◆ Aim of the task:
Would you repeat word for word the lines of the listing that follows, from the one with "沉木青龙石造景缸与商业空间-09" up to and including the one with "pine tree deforestation", and leave out the images?

◆ Data shown:
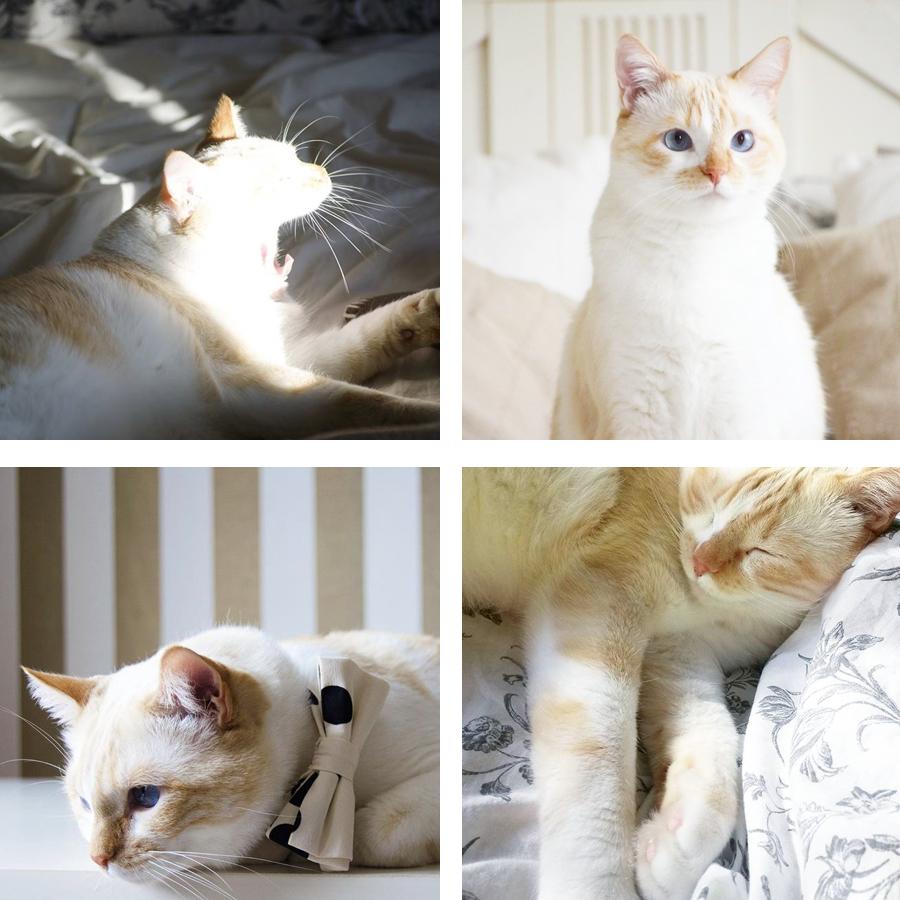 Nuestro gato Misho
* * *
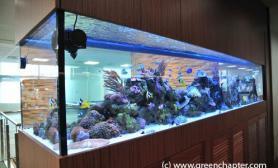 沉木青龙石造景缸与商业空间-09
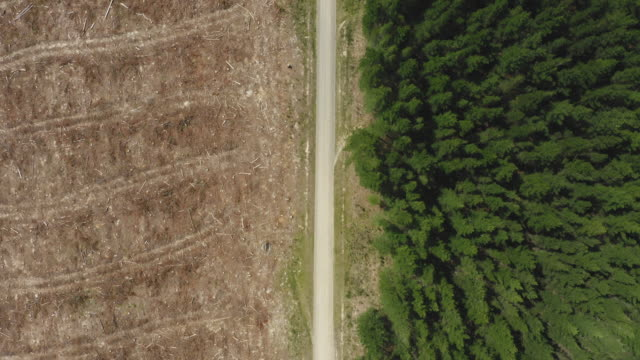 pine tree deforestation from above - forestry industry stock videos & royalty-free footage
==
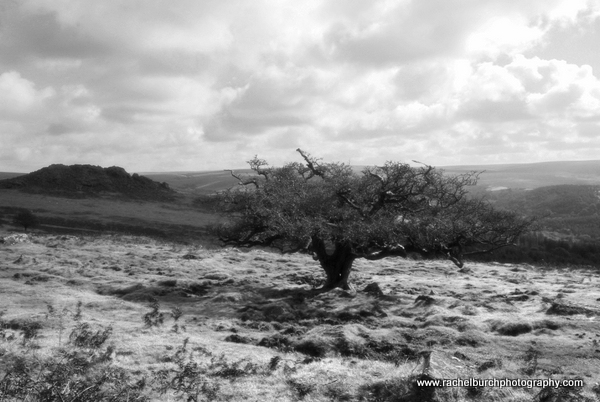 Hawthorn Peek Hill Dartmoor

◆ Answer space:
 沉木青龙石造景缸与商业空间-09
 pine tree deforestation from above - forestry industry stock videos & royalty-free footage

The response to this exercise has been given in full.